Костя Шилов тоже не выдержал, подпрыгнул на месте и, обняв на лету первую попавшуюся на глаза девицу, вынесся с нею вперед, явно желая расширить плясовой круг.
— У-ух! У-ух! — буйствовал, как козленок на свежей траве, расплясавшийся Костя.
— Кончай, Константин! — прикрикнула Шилова, поймав себя на невольном любованье ловкостью единственного сына. — Будет тебе девушку вертеть!
Устинья все топала, как одержимая.
— Стойте!.. Стой, говорю! — вдруг пересек трели и вздохи тугой и медлительный голос Семена. — Эт-то что ж такое? Отчего женская бригада не на месте?
— Пойдем, пойдем! — Антонина Шилова, устыдившись своей минутной слабости, дернула Устинью за рукав. — Хватит, матушка моя, хватит, не молоденькая.
Устинья, остановившись с разбегу, чуть не споткнулась и потеряла с ноги огромный, стоптанный, облепленный землей башмак.
— Тюфельку, танцорка, потеряла! — озорно выкрикнул Петря Радушев, и все разразились хохотом, будто наверстывая недавние минуты изумленного созерцания.
— Вот так Устинья!
— Ну и актерка! Хоть за границу вывози!
И все теперь видели, что Устинья смешна и нелепа, что даже, наконец, совсем зазорно почтенной матери взрослых сыновей подпрыгивать и кружиться при всем народе.
Борис Шмалев по-прежнему сидел под деревом с баяном на коленях, еле слышно перебирал лады и будто слегка разочарованно щурился.

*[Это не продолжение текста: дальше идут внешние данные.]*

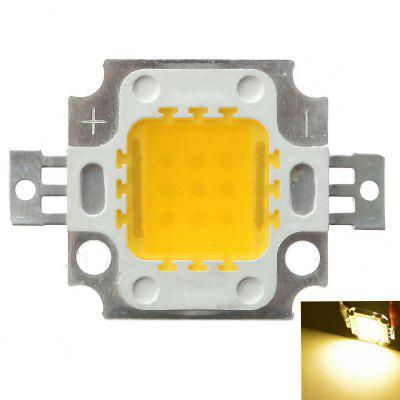 Sencart CREE Daylight DIY LED Lamp Chip COB XLamp ( 3000  -  3500K 10W 900Lm 9  -  12V )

— Чего и кричать тут, не понимаю… Повеселились люди и пошли работать.
— А ты, Шмалев, не понимаешь, что момент для игры не подходит? — сурово спросил Семен.
— А когда он у нас подходит? — наивно улыбнулся Шмалев. — Терпишь-терпишь, да и хватишь. Не пропадать же хорошему инструменту.
— Справедливо, молодец, справедливо! — закивали Опенки.
— А я заявляю… — сверкнув глазами от прорвавшейся ненависти к Шмалеву, громовым голосом сказал Семен (Опенки содрогнулись), — заявляю как руководство, что пока сбор не прошел, мы никому не позволим срывать колхозную дисциплину. Ставь свой баян на место, не мешай людям работать.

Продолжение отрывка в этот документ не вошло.